Bitcoin, ethereum and ripple: a fractal and wavelet analysis

0 comments

Estimated reading time: 5 minutes

Shaen Corbet

Constantin Gurdgiev

October 7th, 2019

Bitcoin, ethereum and ripple: a fractal and wavelet analysis

0 comments

Estimated reading time: 5 minutes

In recent years, repeated boom-bust cycles in cryptocurrencies valuations have generated waves of media and public attention, helping to attract a growing number of retail and professional investors to this new asset class. Regulatory environment and markets research, however, lag these developments.

In general, there is no consensus in the markets and amongst regulatory authorities as to the preferred classification of cryptocurrencies as an asset class. Some jurisdictions define them as commodities, others as currencies, or even as general assets, without a singular definition. For example, the U.S. Security Exchange Commission (SEC) view cryptocurrencies as belonging to two different asset classes, simultaneously: cryptotokens issued in the primary market representing securities, while the same tokens traded in the secondary markets constituting currencies.

Likewise, the new asset class lacks definitive theoretical framework for analysing the valuations of the cryptocurrencies in relation to financial and economic fundamentals. Dynamic and distributional properties of cryptocurrencies clearly indicate that the mainstream efficient markets hypothesis (EMH hereafter) framework used in traditional investment markets fails to hold in the crypto markets. The EMH is an investment theory that states it is impossible to ‘beat the market’ because asset market efficiency causes existing asset prices to reflect all relevant information.

Looking for a comprehensive theoretical framework

In an attempt to provide a more realistic description of this market, Peters (2015) used the fractal market hypothesis (FMH hereafter). FMH assumes that market stability is preserved when the agents trading in the markets make self-similar decisions that span across different investment time horizons, providing market liquidity (Kristoufek, 2013b). When the long-term investors either stop trading or shorten their investment time horizon, the market becomes unstable leading to periods of high volatility (Roch, 2011). The dominance of a single time horizon in the FMH setting would therefore undermine the market liquidity and cause severe corrections (e.g. flash crashes), as well as large and longer-term events, such as those experienced in the global financial crisis of 2008-2009 (Kristoufek, 2013a).

The FMH proposes the following assumptions:

  1. The market is stable when it consists of investors covering a wide range of investment horizons;
  2. Market sentiment and technical factors are more relevant to investors in the short-term.
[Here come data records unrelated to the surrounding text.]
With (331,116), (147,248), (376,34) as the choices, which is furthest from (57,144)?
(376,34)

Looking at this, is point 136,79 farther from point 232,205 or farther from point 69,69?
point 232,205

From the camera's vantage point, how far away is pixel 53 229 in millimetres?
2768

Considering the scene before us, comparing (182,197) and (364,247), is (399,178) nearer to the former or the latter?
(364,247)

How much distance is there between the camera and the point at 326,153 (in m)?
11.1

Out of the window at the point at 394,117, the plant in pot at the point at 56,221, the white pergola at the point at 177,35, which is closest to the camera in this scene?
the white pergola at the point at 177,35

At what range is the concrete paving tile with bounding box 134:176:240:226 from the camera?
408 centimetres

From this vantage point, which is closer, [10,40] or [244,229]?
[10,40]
As investment horizons widen, long-term fundamental information tends to dominate;
  3. If an event occurs that makes the validity of fundamental information questionable, long-term investors will either stop participating in the market or begin trading based on the short-term information set. When the average investment horizon in the market declines to a uniform level, the market becomes unstable;
  4. Prices reflect a combination of short-term technical trading and long-term fundamental valuation. Therefore, short-term price changes are more likely to be the result of crowd behaviour, and subject to greater volatility; and
  5. If a security has no tie to the economic cycle, then there will be no long-term trend. Speculative trading, liquidity risk concerns and short-term information will dominate investors’ decisions.

To-date, only Delfin-Vidal and Romero-Meléndez (2016) provide a rigorous test of FMH application to the new cryptocurrencies asset class, and only in the context of bitcoin. There is no literature that provides tests of FMH in the cryptocurrencies across both fractal and wavelet methodologies, simultaneously.  Additionally, no study has attempted to extend FMH framework to the analysis of the largest cryptocurrencies (by market capitalisation) beyond the bitcoin.
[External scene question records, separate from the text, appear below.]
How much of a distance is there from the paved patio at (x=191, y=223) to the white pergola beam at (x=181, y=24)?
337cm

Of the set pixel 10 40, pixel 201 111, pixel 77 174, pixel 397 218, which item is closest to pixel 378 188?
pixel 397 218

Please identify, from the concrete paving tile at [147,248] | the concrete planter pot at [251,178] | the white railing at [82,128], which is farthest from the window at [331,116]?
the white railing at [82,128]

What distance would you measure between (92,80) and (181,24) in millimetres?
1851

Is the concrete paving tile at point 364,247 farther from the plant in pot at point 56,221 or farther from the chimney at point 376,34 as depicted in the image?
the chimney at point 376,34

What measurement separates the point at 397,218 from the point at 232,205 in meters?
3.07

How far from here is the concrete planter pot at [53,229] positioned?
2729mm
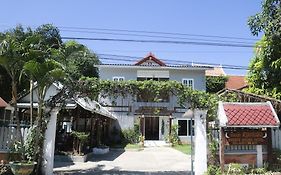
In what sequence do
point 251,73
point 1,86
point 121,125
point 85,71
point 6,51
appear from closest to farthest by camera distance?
point 6,51
point 251,73
point 1,86
point 121,125
point 85,71

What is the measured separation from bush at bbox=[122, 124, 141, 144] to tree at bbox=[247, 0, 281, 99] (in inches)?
492

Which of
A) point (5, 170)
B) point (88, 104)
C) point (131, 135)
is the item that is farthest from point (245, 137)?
point (131, 135)

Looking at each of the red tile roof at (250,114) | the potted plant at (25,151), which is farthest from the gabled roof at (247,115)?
the potted plant at (25,151)

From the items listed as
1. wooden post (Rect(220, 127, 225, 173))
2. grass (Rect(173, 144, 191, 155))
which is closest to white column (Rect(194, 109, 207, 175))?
wooden post (Rect(220, 127, 225, 173))

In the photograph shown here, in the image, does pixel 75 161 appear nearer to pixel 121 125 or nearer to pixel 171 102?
pixel 121 125

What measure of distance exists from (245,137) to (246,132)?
7.8 inches

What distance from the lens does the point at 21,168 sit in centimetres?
1046

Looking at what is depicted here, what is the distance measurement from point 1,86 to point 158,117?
47.5 ft

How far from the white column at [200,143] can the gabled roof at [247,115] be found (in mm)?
758

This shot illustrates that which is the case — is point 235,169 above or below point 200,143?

Our study fills this gap in the literature by developing a comprehensive analysis of the three largest cryptocurrencies across the main dimensions of FMH. We deploy fractal and wavelet analysis methodologies to daily prices data for bitcoin, ethereum and ripple starting from January 2011. To add robustness to our methodology, we utilise a range of wavelet analysis tools to test how bitcoin, ethereum and ripple prices co-vary over time. These methods help establish the full extent of evidence concerning the FMH nature of the three cryptocurrencies across both dynamic fractal domain and time-frequency power spectrum analysis, providing a novel contribution to the literature on cryptocurrencies and expanding our understanding of the FMH.

Confirming the FMH

First, our results lead to the conclusion that bitcoin presents evidence of long memory, as well as cyclical persistency/anti-persistency behaviour. This cyclical behaviour has been smoothing overtime, which can be explained by a maturing market for bitcoin and an increase in the number of investors with a long-term investment horizon who are sensitive to the opportunity cost of selling bitcoin. The latter aspect is especially pronounced during the last up-trend in 2017. Such evidence of increasing maturity in the markets is not present for the other two largest cryptocurrencies.
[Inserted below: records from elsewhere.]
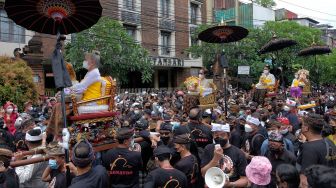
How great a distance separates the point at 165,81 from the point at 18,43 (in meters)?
16.6

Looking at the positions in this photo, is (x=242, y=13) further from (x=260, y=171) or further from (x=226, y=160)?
(x=260, y=171)

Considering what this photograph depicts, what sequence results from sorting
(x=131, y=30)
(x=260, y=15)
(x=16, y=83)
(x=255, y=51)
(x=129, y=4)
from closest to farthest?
(x=16, y=83) → (x=255, y=51) → (x=129, y=4) → (x=131, y=30) → (x=260, y=15)

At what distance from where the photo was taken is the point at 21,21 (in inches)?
209

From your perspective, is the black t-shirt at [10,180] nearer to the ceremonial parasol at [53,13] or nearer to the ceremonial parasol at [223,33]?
the ceremonial parasol at [53,13]

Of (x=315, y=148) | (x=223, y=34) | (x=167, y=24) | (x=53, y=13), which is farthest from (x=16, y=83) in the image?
(x=167, y=24)

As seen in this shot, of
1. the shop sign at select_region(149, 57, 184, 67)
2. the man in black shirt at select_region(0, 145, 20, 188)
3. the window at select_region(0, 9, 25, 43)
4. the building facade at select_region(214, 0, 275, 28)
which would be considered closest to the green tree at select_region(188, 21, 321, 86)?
the shop sign at select_region(149, 57, 184, 67)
Despite this evidence for emerging maturity, bitcoin dynamics continue to be consistent with a ‘true Hurst process’, presenting no stable relationship with economic fundamentals and infinite memory. This implies that bitcoin pricing is dominated by crowd behaviour and technical information used by speculators, confirming FMH assumption 4 above.

Globally, we have found that volatility and momentum in market prices at the start of each boom-bust cycle act as triggers for further price appreciations. This reflects strong herding of investors, consistent with the fear-of-missing-out (FOMO) fallacy.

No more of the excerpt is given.